Search the records for the word "shop" and pick out every line that has it.
(MATERIAL SHOWN begins)
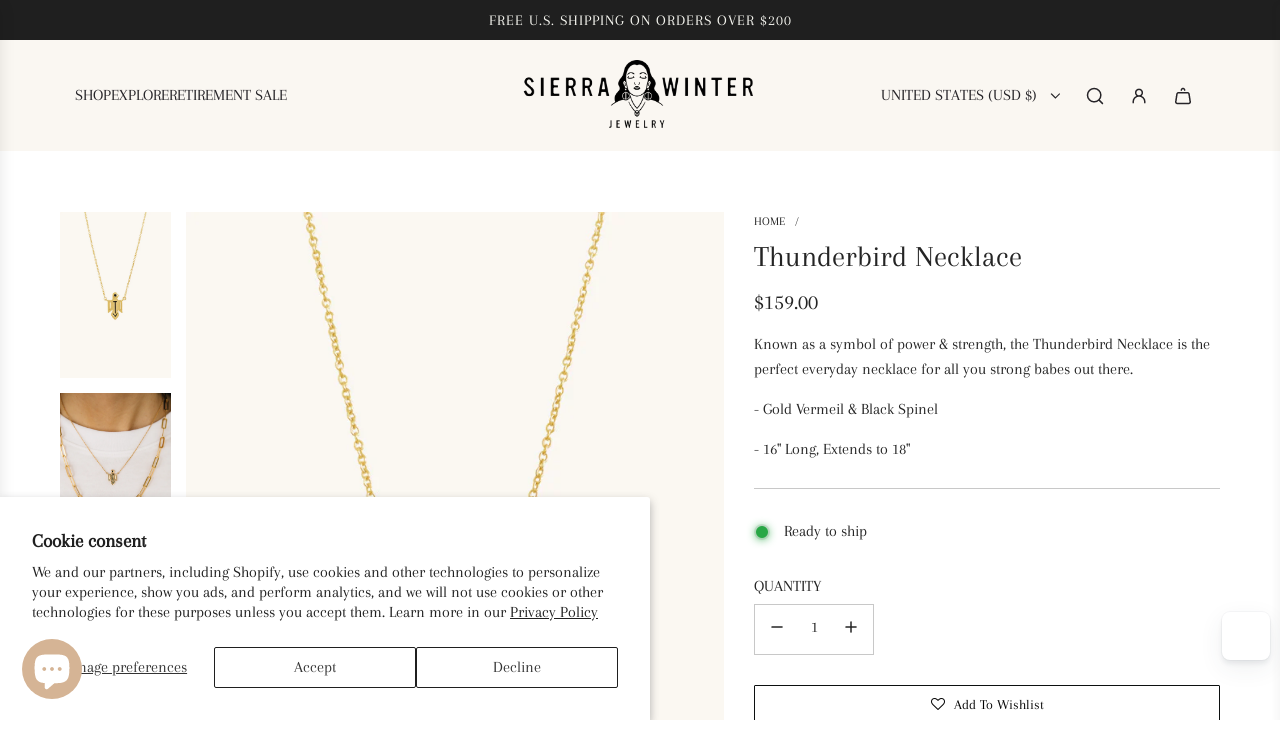

--- FILE ---
content_type: text/css
request_url: https://sierrawinterjewelry.com/cdn/shop/t/20/assets/custom.css?v=106275754944668225891741679555
body_size: -562
content:
.password--main-container{flex-grow:0!important;justify-content:center;align-items:center;display:flex}@media only screen and (min-width: 769px){.password--main-container{flex-grow:1!important}}button#ProductSubmitButton-template--18389080342779__product-form{background:#d5b495;color:#fff}a.zmsg{background:none!important}.product-form-block{clear:both}.zooomy__hhrt{display:none}
/*# sourceMappingURL=/cdn/shop/t/20/assets/custom.css.map?v=106275754944668225891741679555 */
(MATERIAL SHOWN ends)
• _OUTPUT BELOW_
request_url: https://sierrawinterjewelry.com/cdn/shop/t/20/assets/custom.css?v=106275754944668225891741679555
/*# sourceMappingURL=/cdn/shop/t/20/assets/custom.css.map?v=106275754944668225891741679555 */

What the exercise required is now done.